MILANO – È difficile nascondersi dal passato. Per quanto si cerchi di cancellarlo dalla memoria e di eliminarne le tracce, prima o poi torna sempre a chiedere il conto. E nessun passato è più carico di segreti e storie ancora da raccontare degli anni della guerra. È il caso di quanto accaduto in Slovenia, riportato alla luce da un semplice minatore, Mehmedalija Alić, nel 2007, nelle miniere di Trbovlje-Hrastnik vicino a Srebrenica. La sua storia, raccontata anche nel libro No One, è diventata un film grazie alla regista slovena Hanna Slak. Il segreto della miniera, questo il titolo, ripercorre l’impresa di Mehmedalija, le terribili scoperte che si nascondevano sottoterra e i tentativi del governo sloveno di insabbiare e nascondere la verità.

Prima dei fatti, facciamo un passo indietro. Le miniere, durante la Seconda Guerra Mondiale, avevano visto l’esecuzione di migliaia di vittime civili: i loro corpi erano stati lasciati disseminati nelle miniere e nel pozzo di Santa Barbara che si trova al loro interno. Quattromila persone, profughi di guerra, uccise nel maggio e nel giugno del 1945. Come se non bastasse, la Slovenia aveva già dovuto fare i conti con altri crimini, che erano invece di dominio pubblico. Tutti infatti erano a conoscenza della pulizia etnica operata dai serbi contro la popolazione slovena durante le guerre dei Balcani, oltre alla pulizia burocratica del governo della nuova Slovenia indipendente (dopo essersi staccata dall’ex-Jugoslavia), che aveva trasformato più di seicento sloveni in cittadini illegali.

Arriviamo al 2007 dove entra in gioco Mehmedalija: cosciente della storia più recente della Slovenia e del fatto che nella pulizia etnica dei Balcani aveva perso tutti i parenti maschi della sua famiglia, gli viene affidata una missione dal governo. Deve recarsi nella miniera, che verrà poi ribattezzata dalla popolazione “miniera crudele” e che fino ad allora era rimasta sigillata, per fare luce sulle voci dei presunti resti delle vittime della carneficina risalenti al conflitto mondiale. Due anni di scavi e 11 barriere ermetiche lo portarono a scoprire i corpi mummificati di quelle vittime e cancellati dalla Storia dal governo dell’allora Jugoslavia comunista. All’improvviso, Mehmedalija si trasformò nell’uomo che aveva riportato a galla i traumi della Slovenia del XX secolo e costretto tutti a trovarsi faccia a faccia con i fantasmi di un passato oscuro, crudele e inumano.

Le autorità – non che ci sia da stupirsi – si rifiutarono di dare troppo peso alla cosa.
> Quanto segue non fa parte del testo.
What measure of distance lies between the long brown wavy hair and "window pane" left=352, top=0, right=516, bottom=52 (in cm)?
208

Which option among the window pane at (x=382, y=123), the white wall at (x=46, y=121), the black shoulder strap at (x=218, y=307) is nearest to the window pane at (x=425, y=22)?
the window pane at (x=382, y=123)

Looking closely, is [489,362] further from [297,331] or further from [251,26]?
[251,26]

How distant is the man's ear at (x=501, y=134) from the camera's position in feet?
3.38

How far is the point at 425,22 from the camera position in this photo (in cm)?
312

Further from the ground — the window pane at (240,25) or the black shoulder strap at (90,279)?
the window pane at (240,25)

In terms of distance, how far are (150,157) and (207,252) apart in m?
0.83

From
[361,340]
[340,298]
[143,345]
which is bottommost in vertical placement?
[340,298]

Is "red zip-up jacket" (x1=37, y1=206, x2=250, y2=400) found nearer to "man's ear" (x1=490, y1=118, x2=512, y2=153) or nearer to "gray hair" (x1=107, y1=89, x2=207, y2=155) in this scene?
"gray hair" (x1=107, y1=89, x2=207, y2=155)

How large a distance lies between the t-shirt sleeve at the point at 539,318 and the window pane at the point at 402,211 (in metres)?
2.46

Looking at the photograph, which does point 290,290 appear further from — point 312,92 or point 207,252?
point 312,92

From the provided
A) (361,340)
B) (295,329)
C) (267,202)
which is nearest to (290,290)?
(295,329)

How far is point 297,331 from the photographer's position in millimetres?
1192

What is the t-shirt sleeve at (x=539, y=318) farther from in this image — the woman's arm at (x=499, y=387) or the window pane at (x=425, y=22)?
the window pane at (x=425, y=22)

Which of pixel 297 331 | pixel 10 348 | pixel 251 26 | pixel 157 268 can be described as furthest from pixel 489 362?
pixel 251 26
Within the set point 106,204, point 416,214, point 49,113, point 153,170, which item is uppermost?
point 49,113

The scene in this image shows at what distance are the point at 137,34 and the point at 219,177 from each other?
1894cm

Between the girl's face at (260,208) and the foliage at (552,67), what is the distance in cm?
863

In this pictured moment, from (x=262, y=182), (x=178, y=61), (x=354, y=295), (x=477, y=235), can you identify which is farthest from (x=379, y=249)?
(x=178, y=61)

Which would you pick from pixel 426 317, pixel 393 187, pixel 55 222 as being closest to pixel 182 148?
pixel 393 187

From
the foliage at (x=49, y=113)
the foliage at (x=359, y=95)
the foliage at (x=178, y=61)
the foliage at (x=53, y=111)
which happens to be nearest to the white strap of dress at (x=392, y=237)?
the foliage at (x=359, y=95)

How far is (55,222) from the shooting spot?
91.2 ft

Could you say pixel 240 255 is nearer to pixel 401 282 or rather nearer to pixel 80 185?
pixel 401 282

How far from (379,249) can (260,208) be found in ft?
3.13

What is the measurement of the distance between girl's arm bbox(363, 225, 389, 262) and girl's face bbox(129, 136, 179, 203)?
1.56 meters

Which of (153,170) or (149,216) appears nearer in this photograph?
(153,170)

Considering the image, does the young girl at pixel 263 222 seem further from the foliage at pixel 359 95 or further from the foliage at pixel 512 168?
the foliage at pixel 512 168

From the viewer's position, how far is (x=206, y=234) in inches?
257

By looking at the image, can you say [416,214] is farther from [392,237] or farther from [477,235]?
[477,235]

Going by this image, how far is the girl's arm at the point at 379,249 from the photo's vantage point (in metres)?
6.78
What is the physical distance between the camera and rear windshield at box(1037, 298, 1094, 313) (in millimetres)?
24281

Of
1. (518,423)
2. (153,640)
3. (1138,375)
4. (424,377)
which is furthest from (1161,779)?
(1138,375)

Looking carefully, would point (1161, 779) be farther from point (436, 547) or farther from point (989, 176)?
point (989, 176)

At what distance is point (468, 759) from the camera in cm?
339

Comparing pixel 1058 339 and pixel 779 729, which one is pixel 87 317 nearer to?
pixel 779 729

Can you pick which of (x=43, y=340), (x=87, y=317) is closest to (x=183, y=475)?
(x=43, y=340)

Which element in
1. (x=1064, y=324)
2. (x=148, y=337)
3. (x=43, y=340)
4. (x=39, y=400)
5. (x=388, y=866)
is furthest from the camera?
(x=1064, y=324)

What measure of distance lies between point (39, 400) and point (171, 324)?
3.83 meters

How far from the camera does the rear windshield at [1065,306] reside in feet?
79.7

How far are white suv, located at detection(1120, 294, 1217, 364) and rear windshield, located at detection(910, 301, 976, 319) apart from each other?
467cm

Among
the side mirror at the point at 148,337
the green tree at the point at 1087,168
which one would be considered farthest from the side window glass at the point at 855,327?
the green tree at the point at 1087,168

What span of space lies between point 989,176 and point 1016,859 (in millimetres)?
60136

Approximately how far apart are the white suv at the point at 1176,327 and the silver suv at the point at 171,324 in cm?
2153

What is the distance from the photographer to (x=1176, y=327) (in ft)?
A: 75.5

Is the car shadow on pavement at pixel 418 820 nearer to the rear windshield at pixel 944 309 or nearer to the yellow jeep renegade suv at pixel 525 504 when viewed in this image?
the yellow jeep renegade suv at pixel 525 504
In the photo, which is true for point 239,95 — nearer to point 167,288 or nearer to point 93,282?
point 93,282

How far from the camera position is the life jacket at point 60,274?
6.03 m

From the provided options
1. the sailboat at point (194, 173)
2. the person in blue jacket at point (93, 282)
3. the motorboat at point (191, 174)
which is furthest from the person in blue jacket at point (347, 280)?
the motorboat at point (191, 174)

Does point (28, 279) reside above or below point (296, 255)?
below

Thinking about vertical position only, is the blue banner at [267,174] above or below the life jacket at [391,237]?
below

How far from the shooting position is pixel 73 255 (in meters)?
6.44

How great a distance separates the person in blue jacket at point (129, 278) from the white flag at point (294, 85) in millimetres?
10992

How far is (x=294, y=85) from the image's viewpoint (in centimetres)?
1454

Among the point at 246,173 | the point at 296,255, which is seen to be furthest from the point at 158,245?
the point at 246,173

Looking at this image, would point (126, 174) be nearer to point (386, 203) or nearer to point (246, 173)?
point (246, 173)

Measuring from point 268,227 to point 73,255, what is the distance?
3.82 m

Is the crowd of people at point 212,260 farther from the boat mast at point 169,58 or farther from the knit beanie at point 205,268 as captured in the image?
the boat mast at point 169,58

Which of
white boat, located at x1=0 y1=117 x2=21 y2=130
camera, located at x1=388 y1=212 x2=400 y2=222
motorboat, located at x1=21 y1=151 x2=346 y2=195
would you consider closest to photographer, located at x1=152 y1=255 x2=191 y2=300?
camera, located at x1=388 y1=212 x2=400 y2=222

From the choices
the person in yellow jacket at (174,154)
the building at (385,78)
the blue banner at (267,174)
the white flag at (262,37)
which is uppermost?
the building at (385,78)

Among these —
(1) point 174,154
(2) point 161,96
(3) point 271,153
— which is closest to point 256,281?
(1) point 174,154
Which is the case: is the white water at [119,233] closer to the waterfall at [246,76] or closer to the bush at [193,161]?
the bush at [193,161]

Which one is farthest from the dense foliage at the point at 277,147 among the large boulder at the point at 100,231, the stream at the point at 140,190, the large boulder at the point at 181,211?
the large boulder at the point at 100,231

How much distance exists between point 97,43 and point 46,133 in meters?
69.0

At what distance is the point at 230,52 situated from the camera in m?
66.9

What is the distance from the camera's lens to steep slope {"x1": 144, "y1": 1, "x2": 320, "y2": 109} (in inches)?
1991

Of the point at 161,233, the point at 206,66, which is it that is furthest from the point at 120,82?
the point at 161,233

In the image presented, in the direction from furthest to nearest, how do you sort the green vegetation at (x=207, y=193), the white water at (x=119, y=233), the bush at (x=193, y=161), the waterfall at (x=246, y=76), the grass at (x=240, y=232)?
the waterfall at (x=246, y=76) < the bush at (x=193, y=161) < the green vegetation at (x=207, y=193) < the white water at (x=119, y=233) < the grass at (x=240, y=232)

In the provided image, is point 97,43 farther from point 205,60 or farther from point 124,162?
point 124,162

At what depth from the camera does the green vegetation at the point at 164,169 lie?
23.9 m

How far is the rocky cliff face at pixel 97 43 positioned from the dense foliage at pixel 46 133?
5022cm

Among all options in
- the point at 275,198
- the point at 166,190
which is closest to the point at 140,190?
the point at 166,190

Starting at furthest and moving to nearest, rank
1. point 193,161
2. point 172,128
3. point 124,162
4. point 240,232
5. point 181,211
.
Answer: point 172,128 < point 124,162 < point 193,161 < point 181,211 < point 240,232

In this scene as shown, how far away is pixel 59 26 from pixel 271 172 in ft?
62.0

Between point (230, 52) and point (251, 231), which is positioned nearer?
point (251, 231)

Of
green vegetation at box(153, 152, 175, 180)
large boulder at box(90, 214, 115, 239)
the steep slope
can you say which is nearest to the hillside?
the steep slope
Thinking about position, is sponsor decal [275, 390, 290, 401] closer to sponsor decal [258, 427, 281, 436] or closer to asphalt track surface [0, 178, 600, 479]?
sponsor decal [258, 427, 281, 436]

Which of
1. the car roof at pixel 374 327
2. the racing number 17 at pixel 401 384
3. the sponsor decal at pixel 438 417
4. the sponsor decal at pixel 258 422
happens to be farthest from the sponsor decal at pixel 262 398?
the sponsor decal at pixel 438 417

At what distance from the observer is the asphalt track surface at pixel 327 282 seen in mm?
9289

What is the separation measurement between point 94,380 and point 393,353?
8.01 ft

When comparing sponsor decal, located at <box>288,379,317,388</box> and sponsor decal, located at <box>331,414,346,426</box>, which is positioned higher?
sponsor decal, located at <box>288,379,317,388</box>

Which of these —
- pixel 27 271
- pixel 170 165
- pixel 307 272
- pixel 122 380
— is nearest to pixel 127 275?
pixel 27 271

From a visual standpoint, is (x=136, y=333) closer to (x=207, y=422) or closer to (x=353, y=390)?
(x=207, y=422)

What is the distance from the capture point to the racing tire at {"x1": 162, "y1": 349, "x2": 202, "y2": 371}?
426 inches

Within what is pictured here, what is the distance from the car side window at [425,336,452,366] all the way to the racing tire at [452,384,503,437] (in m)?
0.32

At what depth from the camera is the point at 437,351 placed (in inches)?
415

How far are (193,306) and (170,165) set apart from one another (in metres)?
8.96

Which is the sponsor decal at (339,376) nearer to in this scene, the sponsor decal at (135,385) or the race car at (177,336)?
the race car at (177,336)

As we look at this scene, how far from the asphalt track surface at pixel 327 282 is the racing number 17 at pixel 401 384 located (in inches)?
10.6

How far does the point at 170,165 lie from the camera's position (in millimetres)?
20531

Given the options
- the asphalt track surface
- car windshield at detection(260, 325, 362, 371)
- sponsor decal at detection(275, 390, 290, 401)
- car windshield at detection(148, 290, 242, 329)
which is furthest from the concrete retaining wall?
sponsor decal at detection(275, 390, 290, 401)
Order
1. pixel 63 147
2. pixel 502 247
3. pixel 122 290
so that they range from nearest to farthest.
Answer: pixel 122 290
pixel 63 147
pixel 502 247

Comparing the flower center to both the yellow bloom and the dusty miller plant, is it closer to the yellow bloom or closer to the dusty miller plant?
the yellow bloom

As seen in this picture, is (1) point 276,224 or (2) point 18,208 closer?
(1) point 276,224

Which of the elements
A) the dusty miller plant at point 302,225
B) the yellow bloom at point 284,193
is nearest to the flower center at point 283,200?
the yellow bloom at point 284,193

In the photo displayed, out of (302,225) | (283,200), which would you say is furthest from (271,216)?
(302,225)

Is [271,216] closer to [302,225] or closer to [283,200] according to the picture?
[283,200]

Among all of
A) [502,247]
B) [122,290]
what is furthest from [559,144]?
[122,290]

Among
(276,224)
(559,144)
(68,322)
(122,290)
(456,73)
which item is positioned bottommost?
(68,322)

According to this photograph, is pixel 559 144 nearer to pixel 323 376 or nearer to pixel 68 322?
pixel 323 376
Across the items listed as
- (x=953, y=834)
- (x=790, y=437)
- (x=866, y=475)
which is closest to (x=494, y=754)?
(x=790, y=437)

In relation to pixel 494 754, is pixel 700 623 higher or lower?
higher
Nonostante le continue richieste del coraggioso minatore di riesumare i corpi per identificarli, tutt’oggi ne rimangono ancora più di settecento nell’Ossario delle miniere. Il coraggio e la determinazione di Mehmedalija, deciso a non lasciare che questo pezzo di Storia venisse nuovamente dimenticato, era una diretta minaccia al potere, così le autorità lo screditarono e tagliarono la sua pensione per farlo zittire. Per fortuna, le minacce non sono servite a niente: Mehmedalija ha continuato a raccontare cosa aveva scoperto, sempre in nome della verità e della giustizia, e solo in anni recenti il suo impegno è stato riconosciuto anche dalle autorità.